Às vésperas de completar 22 anos em setembro, o madrileno tem apenas alguns meses no grande circuito e sua ascensão está sendo meteórica. Após surpreender ao chegar à final de Bucareste vindo do qualifying, ele passou pelas fases de qualificação de Roland Garros e Wimbledon. Hoje, ocupa o posto 59 do ranking mundial, a melhor posição de sua vida. Em fevereiro, figurava no 183. Ele, no entanto, nunca duvidou.

Qual é a sensação de ser campeão de um título ATP?

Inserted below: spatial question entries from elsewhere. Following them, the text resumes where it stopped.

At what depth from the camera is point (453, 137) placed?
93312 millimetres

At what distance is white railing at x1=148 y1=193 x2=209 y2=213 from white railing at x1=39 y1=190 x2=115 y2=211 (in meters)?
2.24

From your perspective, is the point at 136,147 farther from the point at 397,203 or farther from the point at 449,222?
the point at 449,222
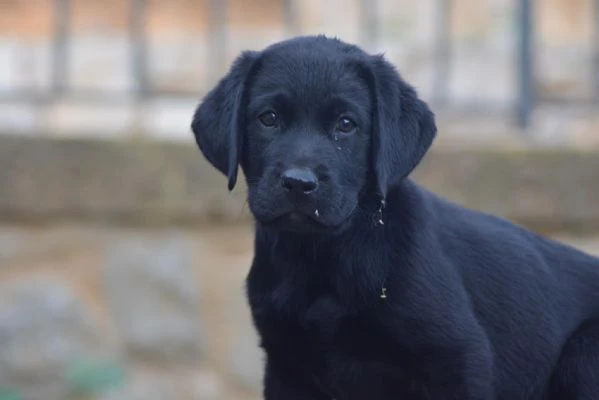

– Estou feliz demais, é algo incrível. É outro nível. Eu já tinha ganhado torneios ITF e Challenger, mas este é outro tipo de torneio, outro tipo de título—honestamente, é algo incrível. Estou supercontente com o nível que apresentei esta semana e muito feliz por conquistar meu primeiro título ATP. É algo ao alcance de pouquíssimas pessoas no tênis e, para mim, é uma alegria extrema. Isso me motiva a continuar competindo e a buscar mais títulos.

Quais foram as emoções no momento em que fechou o match point?

– Eu estava muito tenso; foi uma sensação principalmente de libertação, de ‘Finalmente acabou’. Senti essa libertação e também uma alegria enorme, porque há muito trabalho para chegar até aqui. Acho que nos próximos dias e semanas, quando absorver tudo, vou valorizar um pouco mais. Até agora não deu tempo de olhar por outra perspectiva, mas a verdade é que estou supercontente. É algo incrível.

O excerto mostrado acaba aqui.